Marcelo Rebelo de Sousa falava no Campus de Carcavelos da Universidade Nova de Lisboa, na abertura de uma conferência sobre responsabilização e democratização das instituições e prevenção da fraude, em que também discursou a procuradora-geral da República, Lucília Gago.
"O desafio da reconstrução económica e social pós-pandémico em Portugal é o desafio das nossas vidas nos próximos longos anos", declarou o chefe de Estado, apelando a um "sentido ainda mais apurado de responsabilidade ética de todos os atores, políticos, económicos, judiciais, militares e educativos".
Retomando mensagens do seu discurso do 5 de Outubro, o Presidente da República disse que a pandemia de covid-19 expôs e agravou "atrasos estruturais" e que esta é uma oportunidade imperdível para tornar o país mais inclusivo, esbatendo "clivagens sociais", "assimetrias regionais" e "divergências geracionais".
Nesta intervenção, o chefe de Estado apontou também a necessidade de se "levar a cabo a modernização do Estado", para fazer de Portugal "um país que sabiamente articula Administração Pública, setor social e iniciativa privada, num desígnio eficaz de geração de competitividade económica".
A reconstrução do país "nunca poderá ser propósito individual, de um partido, de um sindicato, de uma confederação patronal, de um Governo, de um Presidente da República", advertiu, contrapondo que "são precisos todos os portugueses".
Relativamente à execução dos fundos europeus, Marcelo Rebelo de Sousa argumentou que "mais vale prevenir do que remediar" e defendeu que é preciso "criar mecanismos preventivos que permitam atualizar e revitalizar constantemente uma gestão de eficácia, eficiência e transparência e dissuadam potenciais infratores".
"O equilíbrio entre eficiência e rapidez, e garantia da legalidade e prevenção da fraude passa muito pelas regras das contração pública, flexíveis mas não laxistas", referiu.
Segundo o Presidente da República, por outro lado, "a prevenção e o controlo de várias entidades exigem exemplar coordenação", um "trabalho em rede", com "ação concertada de todos os agentes".
"Cumpre definir prioridades e instituir mecanismos que funcionem de prevenção e de identificação dos fatores de risco. É necessário que o sistema político, nele englobando o sistema judiciário, administrativo, mas também a sociedade civil, participem e assumam a definição de prioridades, congreguem esforços e estabeleçam um consenso alargado nesta matéria", acrescentou.
Além disso, exigiu "transparência total acerca dos fundos e sua utilização, em cada momento temporal", considerando que "os portugueses têm direito a exigir que sejam garantidos não só os mecanismos de prevenção e repressão de forma coordenada, mas que isso seja visível, compreensível, detetável, passível de escrutínio pelos cidadãos".

___

Tarefa: Transcreva do texto sobre o discurso do Presidente da República o trecho que começa nas palavras "Marcelo Rebelo de Sousa falava" e termina depois de "República, Lucília Gago.".

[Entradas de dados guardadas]
___

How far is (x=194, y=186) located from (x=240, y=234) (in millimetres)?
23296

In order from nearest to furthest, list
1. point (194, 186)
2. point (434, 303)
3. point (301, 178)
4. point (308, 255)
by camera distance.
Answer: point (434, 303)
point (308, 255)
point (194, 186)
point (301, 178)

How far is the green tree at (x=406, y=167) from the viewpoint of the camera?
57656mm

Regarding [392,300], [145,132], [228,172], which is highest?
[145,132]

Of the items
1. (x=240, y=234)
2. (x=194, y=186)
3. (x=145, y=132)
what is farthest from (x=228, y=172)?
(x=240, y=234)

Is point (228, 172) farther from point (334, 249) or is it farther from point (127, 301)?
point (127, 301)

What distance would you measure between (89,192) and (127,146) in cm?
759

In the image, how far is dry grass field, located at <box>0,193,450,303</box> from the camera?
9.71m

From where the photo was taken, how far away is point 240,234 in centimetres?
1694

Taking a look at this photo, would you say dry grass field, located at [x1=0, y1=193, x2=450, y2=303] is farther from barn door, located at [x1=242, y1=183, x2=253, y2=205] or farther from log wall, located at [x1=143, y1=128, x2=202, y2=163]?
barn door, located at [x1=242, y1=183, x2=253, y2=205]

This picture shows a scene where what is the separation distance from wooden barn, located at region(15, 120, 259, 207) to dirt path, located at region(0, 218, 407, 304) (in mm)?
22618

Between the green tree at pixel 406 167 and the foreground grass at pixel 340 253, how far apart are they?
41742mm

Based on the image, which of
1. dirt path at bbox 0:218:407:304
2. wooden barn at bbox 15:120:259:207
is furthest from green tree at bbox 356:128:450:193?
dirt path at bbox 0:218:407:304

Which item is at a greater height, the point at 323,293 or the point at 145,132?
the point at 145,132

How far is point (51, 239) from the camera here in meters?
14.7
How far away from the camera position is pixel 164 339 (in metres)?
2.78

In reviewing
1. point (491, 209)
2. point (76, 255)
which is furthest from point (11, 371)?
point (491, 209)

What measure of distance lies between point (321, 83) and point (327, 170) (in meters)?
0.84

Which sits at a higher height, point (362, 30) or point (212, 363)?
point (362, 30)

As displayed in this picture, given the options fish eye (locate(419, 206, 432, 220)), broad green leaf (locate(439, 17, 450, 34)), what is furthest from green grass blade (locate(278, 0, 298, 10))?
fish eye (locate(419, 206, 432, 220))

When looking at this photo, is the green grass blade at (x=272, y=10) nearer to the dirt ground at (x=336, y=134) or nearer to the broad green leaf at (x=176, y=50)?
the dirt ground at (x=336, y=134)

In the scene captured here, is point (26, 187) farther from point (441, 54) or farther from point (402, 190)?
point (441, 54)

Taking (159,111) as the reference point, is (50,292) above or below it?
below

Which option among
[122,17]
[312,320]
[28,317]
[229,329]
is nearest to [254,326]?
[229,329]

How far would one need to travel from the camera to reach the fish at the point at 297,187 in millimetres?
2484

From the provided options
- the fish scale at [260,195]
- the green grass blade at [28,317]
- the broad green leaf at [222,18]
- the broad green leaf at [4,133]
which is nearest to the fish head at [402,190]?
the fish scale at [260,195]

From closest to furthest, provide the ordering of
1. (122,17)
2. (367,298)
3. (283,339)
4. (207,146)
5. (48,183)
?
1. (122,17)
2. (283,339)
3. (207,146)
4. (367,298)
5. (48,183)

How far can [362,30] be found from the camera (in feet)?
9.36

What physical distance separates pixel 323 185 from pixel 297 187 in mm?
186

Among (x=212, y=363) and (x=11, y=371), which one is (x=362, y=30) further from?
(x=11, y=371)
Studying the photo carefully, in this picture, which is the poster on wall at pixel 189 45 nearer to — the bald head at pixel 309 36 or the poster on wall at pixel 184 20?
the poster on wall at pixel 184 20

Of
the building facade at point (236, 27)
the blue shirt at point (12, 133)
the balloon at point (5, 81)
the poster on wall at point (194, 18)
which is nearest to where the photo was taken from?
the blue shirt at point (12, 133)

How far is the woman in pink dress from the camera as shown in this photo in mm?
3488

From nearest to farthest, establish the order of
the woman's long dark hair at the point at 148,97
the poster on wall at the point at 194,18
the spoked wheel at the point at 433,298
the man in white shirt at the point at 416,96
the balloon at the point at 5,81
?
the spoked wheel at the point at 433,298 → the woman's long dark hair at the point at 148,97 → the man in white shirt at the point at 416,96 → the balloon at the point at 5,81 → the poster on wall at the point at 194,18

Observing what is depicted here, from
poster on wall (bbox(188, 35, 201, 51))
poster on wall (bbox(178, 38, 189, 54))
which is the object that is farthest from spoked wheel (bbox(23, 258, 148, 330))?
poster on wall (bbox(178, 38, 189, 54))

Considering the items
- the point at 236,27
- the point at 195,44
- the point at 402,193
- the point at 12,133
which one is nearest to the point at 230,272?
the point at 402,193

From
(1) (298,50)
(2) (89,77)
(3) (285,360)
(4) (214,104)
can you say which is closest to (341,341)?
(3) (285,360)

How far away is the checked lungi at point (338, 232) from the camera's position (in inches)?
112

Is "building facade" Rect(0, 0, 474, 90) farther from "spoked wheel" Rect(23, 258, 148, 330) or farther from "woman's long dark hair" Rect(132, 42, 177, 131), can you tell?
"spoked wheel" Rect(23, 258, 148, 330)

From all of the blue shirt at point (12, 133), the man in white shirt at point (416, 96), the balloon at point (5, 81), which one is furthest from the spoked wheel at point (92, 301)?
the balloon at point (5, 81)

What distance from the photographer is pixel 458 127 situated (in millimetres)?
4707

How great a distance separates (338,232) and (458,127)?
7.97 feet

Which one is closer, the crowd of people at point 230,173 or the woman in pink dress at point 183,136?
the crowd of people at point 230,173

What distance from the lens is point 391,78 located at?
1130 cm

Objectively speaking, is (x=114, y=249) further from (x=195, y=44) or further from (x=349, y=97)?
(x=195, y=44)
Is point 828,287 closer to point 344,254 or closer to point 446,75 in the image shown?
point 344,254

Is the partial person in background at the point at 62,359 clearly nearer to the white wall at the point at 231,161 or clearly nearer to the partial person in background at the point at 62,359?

___

Resultado da tarefa:
Marcelo Rebelo de Sousa falava no Campus de Carcavelos da Universidade Nova de Lisboa, na abertura de uma conferência sobre responsabilização e democratização das instituições e prevenção da fraude, em que também discursou a procuradora-geral da República, Lucília Gago.